■ **EXERCISE DIRECTIONS**: Give back every record below precisely as written.
===== MATERIAL PROVIDED =====
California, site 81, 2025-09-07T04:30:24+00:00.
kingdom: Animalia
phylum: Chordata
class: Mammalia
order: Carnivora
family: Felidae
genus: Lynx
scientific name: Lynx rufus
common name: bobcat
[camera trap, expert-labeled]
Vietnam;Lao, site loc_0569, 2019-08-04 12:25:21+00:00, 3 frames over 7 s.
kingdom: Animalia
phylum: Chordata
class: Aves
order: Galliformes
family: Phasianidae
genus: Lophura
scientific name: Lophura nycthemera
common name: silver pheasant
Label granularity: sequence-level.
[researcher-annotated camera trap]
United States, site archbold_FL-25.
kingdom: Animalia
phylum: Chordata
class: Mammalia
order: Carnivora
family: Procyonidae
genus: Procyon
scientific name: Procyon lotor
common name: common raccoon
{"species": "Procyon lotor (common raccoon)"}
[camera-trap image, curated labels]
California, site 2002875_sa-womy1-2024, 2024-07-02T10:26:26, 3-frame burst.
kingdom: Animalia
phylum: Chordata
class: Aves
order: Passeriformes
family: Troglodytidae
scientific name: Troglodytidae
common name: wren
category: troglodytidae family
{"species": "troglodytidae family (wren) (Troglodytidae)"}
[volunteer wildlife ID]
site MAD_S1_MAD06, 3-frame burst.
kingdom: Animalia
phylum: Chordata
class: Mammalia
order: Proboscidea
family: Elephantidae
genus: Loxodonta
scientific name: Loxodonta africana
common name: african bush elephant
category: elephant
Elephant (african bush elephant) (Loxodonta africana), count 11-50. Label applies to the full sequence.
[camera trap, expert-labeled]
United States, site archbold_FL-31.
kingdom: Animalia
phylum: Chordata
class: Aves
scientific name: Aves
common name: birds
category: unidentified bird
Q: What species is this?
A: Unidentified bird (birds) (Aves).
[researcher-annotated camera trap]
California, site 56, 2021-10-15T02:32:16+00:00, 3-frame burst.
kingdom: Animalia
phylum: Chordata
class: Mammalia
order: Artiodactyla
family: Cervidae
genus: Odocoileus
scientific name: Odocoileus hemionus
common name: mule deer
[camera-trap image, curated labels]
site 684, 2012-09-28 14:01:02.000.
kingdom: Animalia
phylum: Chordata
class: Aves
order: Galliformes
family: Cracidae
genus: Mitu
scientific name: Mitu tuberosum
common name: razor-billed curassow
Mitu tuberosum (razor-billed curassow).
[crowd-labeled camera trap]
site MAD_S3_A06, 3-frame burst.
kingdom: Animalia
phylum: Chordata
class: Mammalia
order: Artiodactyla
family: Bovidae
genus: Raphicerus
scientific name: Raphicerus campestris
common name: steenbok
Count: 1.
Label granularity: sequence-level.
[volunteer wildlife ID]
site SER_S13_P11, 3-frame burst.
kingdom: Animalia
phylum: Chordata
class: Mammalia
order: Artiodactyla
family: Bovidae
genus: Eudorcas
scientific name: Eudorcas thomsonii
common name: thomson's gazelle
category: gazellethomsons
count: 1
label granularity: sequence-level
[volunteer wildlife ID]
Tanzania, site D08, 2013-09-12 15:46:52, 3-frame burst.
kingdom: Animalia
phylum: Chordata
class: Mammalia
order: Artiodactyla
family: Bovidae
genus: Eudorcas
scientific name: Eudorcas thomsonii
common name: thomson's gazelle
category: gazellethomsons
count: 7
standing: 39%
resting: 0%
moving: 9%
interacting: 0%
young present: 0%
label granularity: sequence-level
=====
■ **ANSWER AREA**:
California, site 81, 2025-09-07T04:30:24+00:00.
kingdom: Animalia
phylum: Chordata
class: Mammalia
order: Carnivora
family: Felidae
genus: Lynx
scientific name: Lynx rufus
common name: bobcat
[camera trap, expert-labeled]
Vietnam;Lao, site loc_0569, 2019-08-04 12:25:21+00:00, 3 frames over 7 s.
kingdom: Animalia
phylum: Chordata
class: Aves
order: Galliformes
family: Phasianidae
genus: Lophura
scientific name: Lophura nycthemera
common name: silver pheasant
Label granularity: sequence-level.
[researcher-annotated camera trap]
United States, site archbold_FL-25.
kingdom: Animalia
phylum: Chordata
class: Mammalia
order: Carnivora
family: Procyonidae
genus: Procyon
scientific name: Procyon lotor
common name: common raccoon
{"species": "Procyon lotor (common raccoon)"}
[camera-trap image, curated labels]
California, site 2002875_sa-womy1-2024, 2024-07-02T10:26:26, 3-frame burst.
kingdom: Animalia
phylum: Chordata
class: Aves
order: Passeriformes
family: Troglodytidae
scientific name: Troglodytidae
common name: wren
category: troglodytidae family
{"species": "troglodytidae family (wren) (Troglodytidae)"}
[volunteer wildlife ID]
site MAD_S1_MAD06, 3-frame burst.
kingdom: Animalia
phylum: Chordata
class: Mammalia
order: Proboscidea
family: Elephantidae
genus: Loxodonta
scientific name: Loxodonta africana
common name: african bush elephant
category: elephant
Elephant (african bush elephant) (Loxodonta africana), count 11-50. Label applies to the full sequence.
[camera trap, expert-labeled]
United States, site archbold_FL-31.
kingdom: Animalia
phylum: Chordata
class: Aves
scientific name: Aves
common name: birds
category: unidentified bird
Q: What species is this?
A: Unidentified bird (birds) (Aves).
[researcher-annotated camera trap]
California, site 56, 2021-10-15T02:32:16+00:00, 3-frame burst.
kingdom: Animalia
phylum: Chordata
class: Mammalia
order: Artiodactyla
family: Cervidae
genus: Odocoileus
scientific name: Odocoileus hemionus
common name: mule deer
[camera-trap image, curated labels]
site 684, 2012-09-28 14:01:02.000.
kingdom: Animalia
phylum: Chordata
class: Aves
order: Galliformes
family: Cracidae
genus: Mitu
scientific name: Mitu tuberosum
common name: razor-billed curassow
Mitu tuberosum (razor-billed curassow).
[crowd-labeled camera trap]
site MAD_S3_A06, 3-frame burst.
kingdom: Animalia
phylum: Chordata
class: Mammalia
order: Artiodactyla
family: Bovidae
genus: Raphicerus
scientific name: Raphicerus campestris
common name: steenbok
Count: 1.
Label granularity: sequence-level.
[volunteer wildlife ID]
site SER_S13_P11, 3-frame burst.
kingdom: Animalia
phylum: Chordata
class: Mammalia
order: Artiodactyla
family: Bovidae
genus: Eudorcas
scientific name: Eudorcas thomsonii
common name: thomson's gazelle
category: gazellethomsons
count: 1
label granularity: sequence-level
[volunteer wildlife ID]
Tanzania, site D08, 2013-09-12 15:46:52, 3-frame burst.
kingdom: Animalia
phylum: Chordata
class: Mammalia
order: Artiodactyla
family: Bovidae
genus: Eudorcas
scientific name: Eudorcas thomsonii
common name: thomson's gazelle
category: gazellethomsons
count: 7
standing: 39%
resting: 0%
moving: 9%
interacting: 0%
young present: 0%
label granularity: sequence-level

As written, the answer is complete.